На моих щеках вспыхнул густой румянец, и я, непривычная к этому ощущению, попыталась стереть его.
– Вот теперь ты ведешь себя глупо. Ну-ка, дай мне корзину.
Я нашла два сморщенных грибочка, темных и пахнущих плодородной землей. И показала Сукаю, как срывать их, не тревожа суглинок, чтобы на этом месте грибы продолжали расти и на следующий год. Он с сомнением оглядел их.
– Вид у них – хуже некуда.
– Можешь отдать свою долю мне, если хочешь, но посмотрим, что ты запоешь, когда мы поджарим их в кунжутном масле.
– Нет уж, я не говорил, что отдам. Просто сказал, что выглядят они слишком уродливо для изысканного кушанья, о котором упоминала императрица.
– Порой… порой то, что особенно уродливо, оказывается самым восхитительным.
При этом я искоса взглянула на него, покраснела еще гуще, и он пристально уставился на меня.
– Ты… это был комплимент? Ты пыталась сделать мне комплимент? Впервые в жизни?
– Нет!
Он расхохотался так громко, что если бы грибы могли бегать, то больше мы не нашли бы ни единого. Мы набрали целую корзину мелких сморщенных грибов, которые Инъё любила не меньше, чем оранжевые и красные шляпки, распространяющие явственный запах курятины.
От Сукая было мало толку в поиске грибов и еще меньше – в поиске дороги. Он едва не забрел к подножию горы, так что, в конце концов, я взяла его за руку и повела обратно.

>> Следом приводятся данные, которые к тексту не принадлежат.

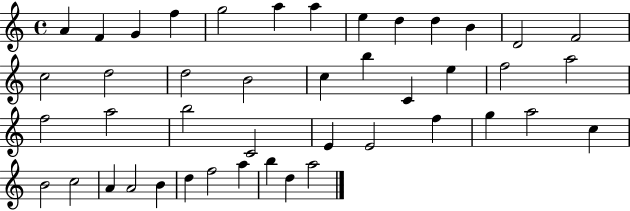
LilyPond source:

{
  \clef treble
  \time 4/4
  \defaultTimeSignature
  \key c \major
  a'4 f'4 g'4 f''4 | g''2 a''4 a''4 | e''4 d''4 d''4 b'4 | d'2 f'2 | \break c''2 d''2 | d''2 b'2 | c''4 b''4 c'4 e''4 | f''2 a''2 | \break f''2 a''2 | b''2 c'2 | e'4 e'2 f''4 | g''4 a''2 c''4 | \break b'2 c''2 | a'4 a'2 b'4 | d''4 f''2 a''4 | b''4 d''4 a''2 | \break \bar "|."
}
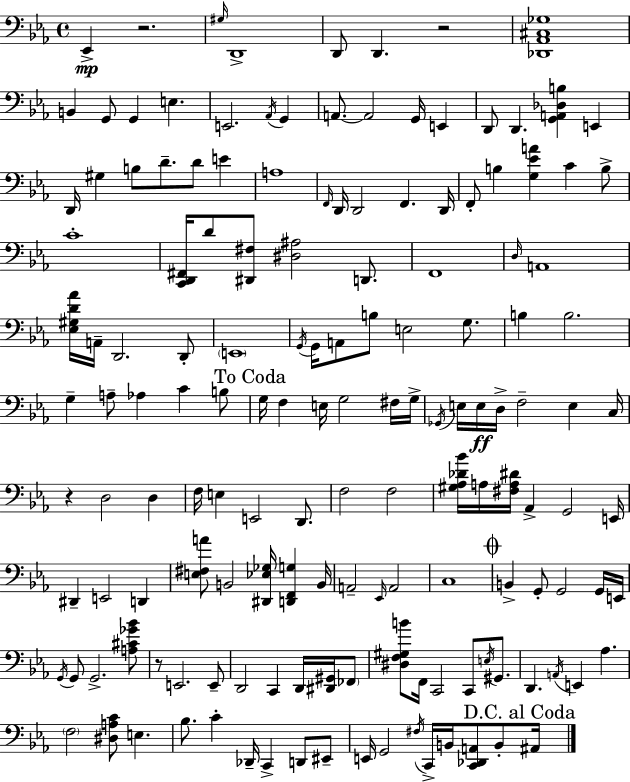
{
  \clef bass
  \time 4/4
  \defaultTimeSignature
  \key ees \major
  \repeat volta 2 { ees,4->\mp r2. | \grace { gis16 } d,1-> | d,8 d,4. r2 | <des, aes, cis ges>1 | \break b,4 g,8 g,4 e4. | e,2. \acciaccatura { aes,16 } g,4 | a,8.~~ a,2 g,16 e,4 | d,8 d,4. <g, a, des b>4 e,4 | \break d,16 gis4 b8 d'8.-- d'8 e'4 | a1 | \grace { f,16 } d,16 d,2 f,4. | d,16 f,8-. b4 <g ees' a'>4 c'4 | \break b8-> c'1-. | <c, d, fis,>16 d'8 <dis, fis>8 <dis ais>2 | d,8. f,1 | \grace { d16 } a,1 | \break <ees gis d' aes'>16 a,16-- d,2. | d,8-. \parenthesize e,1 | \acciaccatura { g,16 } g,16 a,8 b8 e2 | g8. b4 b2. | \break g4-- a8-- aes4 c'4 | b8 \mark "To Coda" g16 f4 e16 g2 | fis16 g16-> \acciaccatura { ges,16 } e16 e16\ff d16-> f2-- | e4 c16 r4 d2 | \break d4 f16 e4 e,2 | d,8. f2 f2 | <gis aes des' bes'>16 a16 <fis a dis'>16 aes,4-> g,2 | e,16 dis,4-- e,2 | \break d,4 <e fis a'>8 b,2 | <dis, ees ges>16 <d, f, g>4 b,16 a,2-- \grace { ees,16 } a,2 | c1 | \mark \markup { \musicglyph "scripts.coda" } b,4-> g,8-. g,2 | \break g,16 e,16 \acciaccatura { g,16 } g,8 g,2.-> | <a cis' ges' bes'>8 r8 e,2. | e,8-- d,2 | c,4 d,16 <dis, gis,>16 \parenthesize fes,8 <dis f gis b'>8 f,16 c,2 | \break c,8 \acciaccatura { e16 } gis,8. d,4. \acciaccatura { a,16 } | e,4 aes4. \parenthesize f2 | <dis a c'>8 e4. bes8. c'4-. | des,16-- c,4-> d,8 eis,8-- e,16 g,2 | \break \acciaccatura { fis16 } c,16-> b,16 <c, des, a,>8 b,8-. \mark "D.C. al Coda" ais,16 } \bar "|."
}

Разумеется, лишь по одной причине: не пропадать же грибам.
Той ночью, пока две фрейлины спали, мы втроем нажарили грибов на маленькой жаровне, установленной на веранде. Весь месяц выдался необычайно теплым, и озеро светилось, словно жуткий и зловеще прекрасный глаз.
– Каково это – жить под его надзором? – спросил Сукай, забыв, что говорит с императрицей.

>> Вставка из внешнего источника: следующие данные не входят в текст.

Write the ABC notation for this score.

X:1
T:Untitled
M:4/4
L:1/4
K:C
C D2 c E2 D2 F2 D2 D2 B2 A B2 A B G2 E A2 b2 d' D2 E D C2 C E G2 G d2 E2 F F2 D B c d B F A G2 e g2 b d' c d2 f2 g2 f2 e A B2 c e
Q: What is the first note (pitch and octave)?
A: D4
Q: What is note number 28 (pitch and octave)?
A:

Инъё, которая забывала о своем титуле всякий раз, когда это ее устраивало, пожала плечами.
– Наверное, так же, как жить в любых других условиях. Или терпишь, или стараешься положить такой жизни конец. До сих пор мы делом доказывали, что способны свыкнуться с ними.
Мой рот был набит грибами, поэтому я не сказала, что можно еще найти красоту и некую умиротворенность даже в том, что изначально вызывало острую тревогу. Впервые увидев, как светится озеро, я расплакалась. Теперь же чуть ли не каждую ночь спала на веранде, омытая алым сиянием. Если оно и было чудищем, то таким, которое сторожило меня и, во всяком случае пока, меня не сожрало.
В ту ночь я об этом умолчала, но позже рассказала Сукаю. К тому времени он совершенно утратил страх перед озером, а я – остатки сомнений и опасений насчет самого Сукая.
Тии не подозревали, что Крольчиха отлучилась из Благодатного Жребия, пока не увидели, как она возвращается по мощеной дорожке, стряхивая землю с ладоней. Ее пальцы были испещрены пятнами туши, лицо казалось необычайно внушительным и серьезным.
– Можно мне спросить, чем вы занимались, бабушка?
– Спросить, конечно, можно. Я закапывала кое-что из написанного мной.
Тии склонили голову набок.
– Вы наверняка понимаете, что для меня и Почти-Блистательной это страшнейшее кощунство.
– Потому я и дождалась, когда вы с нэйсинем займетесь делом в кладовых.
Тии ждали продолжения, Крольчиха вздохнула.
– Все дело во времени. Хочу, чтобы время подыскало верные слова. Воздало павшим честь, которой они заслуживают. Не хочу, чтобы им пришлось стыдиться того, что скажут о них другие. Но вместе с тем я знаю, что времени осталось немного и что достичь совершенства не удастся никогда.
Тии робко протянули Крольчихе руку, и та взялась за нее не глядя.
– В обители Поющие Холмы сказали бы, что даже если записи далеки от совершенства, то они должны хотя бы иметься в наличии. Лучше пусть существуют, чем останутся безупречными лишь в твоих мыслях.
Крольчиха молчала так долго, что Тии уже думали, она так и не ответит, но она наконец кивнула.
– Полагаю, вы правы. Завтра. Сегодня соберусь с мыслями, а завтра расскажу еще кое-что.
Глава 10
Два десятка храмовых фигурок, разложенных на низком столике, напоминали Тии игрушки или швейные принадлежности. Это были простейшие из памятных вещиц, служители продавали их на каждом углу как мелкие благословения, чтобы подзаработать денег на новую крышу или изваяние. В Поющих Холмах продавали фигурку сидящего на насесте удода из воска с благовониями, и Тии заметили, что ни одной такой птицы на столике нет.